What’s more, the RPA works at night and can accomplish tasks before the working day begins. Consequently, when the senior treasury analyst comes in in the morning, he knows exactly how much he can invest in euro or US dollar with its counterparties.

As a result of the project, Honeywell has saved two hours per day for the senior treasury analyst, freeing up time which can be spent analysing investment opportunities in more detail. “We’ve also decreased the uninvested cash,” says Le Blévennec. “We have more certainty in the forecast, so not only do we need less of a safety cushion for unadvised outgoing payments, we are also more aware of all the collections.”

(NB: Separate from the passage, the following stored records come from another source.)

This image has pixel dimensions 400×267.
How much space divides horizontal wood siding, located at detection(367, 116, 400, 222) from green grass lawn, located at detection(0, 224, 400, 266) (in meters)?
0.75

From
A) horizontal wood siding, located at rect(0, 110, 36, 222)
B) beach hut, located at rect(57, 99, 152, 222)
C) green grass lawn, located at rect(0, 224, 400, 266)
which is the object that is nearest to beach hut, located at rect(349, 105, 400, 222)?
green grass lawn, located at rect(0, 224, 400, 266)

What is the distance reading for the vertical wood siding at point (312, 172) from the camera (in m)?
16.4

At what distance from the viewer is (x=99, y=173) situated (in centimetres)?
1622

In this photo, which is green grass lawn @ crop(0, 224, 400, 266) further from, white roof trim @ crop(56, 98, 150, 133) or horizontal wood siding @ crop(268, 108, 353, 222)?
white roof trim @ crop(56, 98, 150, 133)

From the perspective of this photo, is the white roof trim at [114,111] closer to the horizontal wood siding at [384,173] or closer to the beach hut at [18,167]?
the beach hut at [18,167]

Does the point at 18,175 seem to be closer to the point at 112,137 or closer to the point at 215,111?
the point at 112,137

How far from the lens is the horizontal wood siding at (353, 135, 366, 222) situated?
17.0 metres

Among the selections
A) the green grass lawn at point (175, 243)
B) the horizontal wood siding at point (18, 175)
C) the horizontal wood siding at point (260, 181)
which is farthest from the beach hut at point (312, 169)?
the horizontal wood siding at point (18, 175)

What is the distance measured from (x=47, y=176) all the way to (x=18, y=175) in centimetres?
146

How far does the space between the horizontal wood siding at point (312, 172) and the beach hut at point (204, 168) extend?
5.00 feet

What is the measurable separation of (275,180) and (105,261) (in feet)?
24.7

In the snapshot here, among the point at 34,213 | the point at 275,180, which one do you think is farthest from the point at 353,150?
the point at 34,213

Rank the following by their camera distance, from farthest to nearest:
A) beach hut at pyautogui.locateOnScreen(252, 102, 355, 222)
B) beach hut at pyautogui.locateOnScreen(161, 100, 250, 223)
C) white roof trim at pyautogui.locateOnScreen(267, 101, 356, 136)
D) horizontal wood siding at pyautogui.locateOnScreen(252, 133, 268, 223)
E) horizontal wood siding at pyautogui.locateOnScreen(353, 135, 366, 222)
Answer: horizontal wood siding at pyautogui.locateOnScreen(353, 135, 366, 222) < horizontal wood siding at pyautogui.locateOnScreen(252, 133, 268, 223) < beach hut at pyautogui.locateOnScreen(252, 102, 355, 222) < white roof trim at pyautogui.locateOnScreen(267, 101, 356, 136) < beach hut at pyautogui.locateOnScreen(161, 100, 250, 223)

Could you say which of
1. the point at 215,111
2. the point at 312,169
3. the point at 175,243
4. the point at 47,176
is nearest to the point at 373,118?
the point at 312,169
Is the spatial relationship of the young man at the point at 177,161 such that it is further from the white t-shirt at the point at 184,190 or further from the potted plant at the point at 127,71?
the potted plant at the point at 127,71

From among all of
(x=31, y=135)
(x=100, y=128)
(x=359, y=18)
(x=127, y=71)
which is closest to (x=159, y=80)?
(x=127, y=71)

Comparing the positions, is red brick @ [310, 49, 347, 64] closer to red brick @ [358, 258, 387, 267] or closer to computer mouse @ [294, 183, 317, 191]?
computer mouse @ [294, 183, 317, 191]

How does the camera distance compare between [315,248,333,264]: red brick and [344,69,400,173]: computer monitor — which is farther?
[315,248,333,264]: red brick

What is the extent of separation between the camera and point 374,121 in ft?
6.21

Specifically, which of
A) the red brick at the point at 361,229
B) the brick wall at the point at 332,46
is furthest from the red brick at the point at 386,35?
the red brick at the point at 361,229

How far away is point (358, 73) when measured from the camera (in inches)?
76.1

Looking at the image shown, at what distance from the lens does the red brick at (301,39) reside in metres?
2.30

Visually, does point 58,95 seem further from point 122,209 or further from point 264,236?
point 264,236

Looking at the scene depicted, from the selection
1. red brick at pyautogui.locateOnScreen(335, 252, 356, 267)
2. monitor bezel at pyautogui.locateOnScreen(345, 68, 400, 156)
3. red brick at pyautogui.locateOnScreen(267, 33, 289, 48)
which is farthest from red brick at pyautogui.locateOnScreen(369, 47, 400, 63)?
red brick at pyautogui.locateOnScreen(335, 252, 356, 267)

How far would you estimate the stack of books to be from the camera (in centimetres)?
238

In addition, the project has enabled the company to achieve more discipline within the finance centre. In the past, Le Blévennec notes, if the finance centre omitted to send the treasury information about outgoing payments, “maybe they were lucky and there were enough collections to compensate it. Now we look at the information separately.”

AI vs RPA

While treasuries of companies like Pearson and Microsoft may have opted for an AI/machine learning-based approach to forecasting, Le Blévennec emphasises that RPA does not learn by itself – any improvements have to be implemented by the treasury team. “It’s not the ultimate tool, but it’s a tool that is very easy to implement, and can be designed by people that are not too technical,” she notes.

That’s not to say Honeywell is averse to the possibilities of AI in this field. “If the purpose of the project had been to improve the forecast of business cash flows over a longer horizon, it would have made absolute sense to combine ERP data (with supplier names, invoices pipeline, payment terms, history of payment term deviation etc) with AI,” Le Blévennec concludes.